Nova Scotia's Energy Use Today

On page vii of this section, the authors present a chart, titled "Nova Scotia's Primary Energy Demand", which is reproduced here:

Despite its title, the data in the above chart does not refer to primary energy demand. According to the document (page v), Nova Scotia's primary energy demand in 1999 was 269.4 PJ; the chart shows a value below 180 PJ. It is possible that the chart refers to Nova Scotia's end-use energy demand (page v of the document states that end-use demand in 1999 was 179.0 PJ). End-use energy demand refers to energy that is used by a sector where the energy could have undergone a transformation (for example, coal or oil to electricity). Anyone interested in the total greenhouse gas emissions from Nova Scotia should examine primary rather than end-use energy data.

The authors have completely misunderstood the meaning of the six percent reduction pledged by Canada at Kyoto. Canada pledged a six percent reduction in emissions not a six percent reduction in energy demand (primary or end-use) [3].

This is more than semantics; consider:

• Nova Scotia could maintain its current primary energy demand and reduce its emissions by six percent of 1990 levels through fuel substitution; for example, replacing coal by renewable forms of energy.
• A six percent drop in emissions does not necessarily translate into a six percent drop in a given fuel. For example, because of Nova Scotia's energy mix and the ratio of carbon dioxide emitted by different fuels, a six percent drop in energy-related emissions would require an 18 percent reduction in coal consumption or an eight percent reduction in oil consumption (based upon 1990 primary energy consumption for Nova Scotia [4]).

Global Climate Change

Document pages xxxiii and xxxiv are devoted to the problem of global climate change. The authors of the document present a brief summary of the problem and include a discussion of Nova Scotia's role, in light of Canada's committment to cut its greenhouse gas emissions to 94 percent of 1990 levels by 2008-2012 (in other words, a six percent reduction).

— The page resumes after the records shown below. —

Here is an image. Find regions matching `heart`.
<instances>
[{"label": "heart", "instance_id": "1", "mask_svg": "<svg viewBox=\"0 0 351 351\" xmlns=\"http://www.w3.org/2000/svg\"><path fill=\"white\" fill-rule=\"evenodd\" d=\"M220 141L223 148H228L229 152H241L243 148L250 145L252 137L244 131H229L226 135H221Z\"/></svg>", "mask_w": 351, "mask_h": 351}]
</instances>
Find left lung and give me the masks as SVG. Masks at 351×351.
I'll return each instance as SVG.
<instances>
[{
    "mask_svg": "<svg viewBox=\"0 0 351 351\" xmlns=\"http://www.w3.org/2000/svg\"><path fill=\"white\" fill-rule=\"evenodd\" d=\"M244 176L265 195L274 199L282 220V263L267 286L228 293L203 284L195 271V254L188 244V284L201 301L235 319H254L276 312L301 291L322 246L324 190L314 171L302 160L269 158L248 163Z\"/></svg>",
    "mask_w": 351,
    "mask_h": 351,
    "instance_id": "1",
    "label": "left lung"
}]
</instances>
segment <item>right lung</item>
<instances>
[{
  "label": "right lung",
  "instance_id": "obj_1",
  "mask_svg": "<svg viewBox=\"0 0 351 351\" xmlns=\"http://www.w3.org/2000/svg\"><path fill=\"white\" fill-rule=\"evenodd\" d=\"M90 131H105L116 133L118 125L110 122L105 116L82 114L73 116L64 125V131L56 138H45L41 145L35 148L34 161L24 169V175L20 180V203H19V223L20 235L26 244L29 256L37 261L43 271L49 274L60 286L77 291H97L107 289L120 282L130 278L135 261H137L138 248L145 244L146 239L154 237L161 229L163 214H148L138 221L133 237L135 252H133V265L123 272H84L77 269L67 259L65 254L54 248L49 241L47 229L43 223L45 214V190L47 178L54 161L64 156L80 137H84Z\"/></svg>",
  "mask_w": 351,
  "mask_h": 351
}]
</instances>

On page xxxiv, the document states "Nova Scotia's GHG emissions had risen from 19,400 kilotonnes (kt) equivalent of CO$$₂ equivalent to 20,100 kt of CO$$₂ equivalent by 1998. [...] Emissions are estimated to be 21,100 kt of CO$$₂ by 2010. Achieving a 'Kyoto-like' target in the reduction of emissions would require a 16 percent reduction from a business-as-usual forecast."

The "16 percent emissions reduction" is incorrect:

• Nova Scotia's 1990 emissions were, as stated in the document, 19,400 kilotonnes of CO$$₂ equivalent [5].
• To meet the Kyoto target, a six percent reduction is required; six percent of 19,400 kilotonnes is 19,400 × 0.94, or 18,236 kilotonnes.
• Assuming that Nova Scotia's projected emissions of 21,100 kilotonnes by the year 2010 are correct, then the percentage decrease in emissions to meet the Kyoto target must be (21,100 - 18,236) / 21,100 or 13.5 percent.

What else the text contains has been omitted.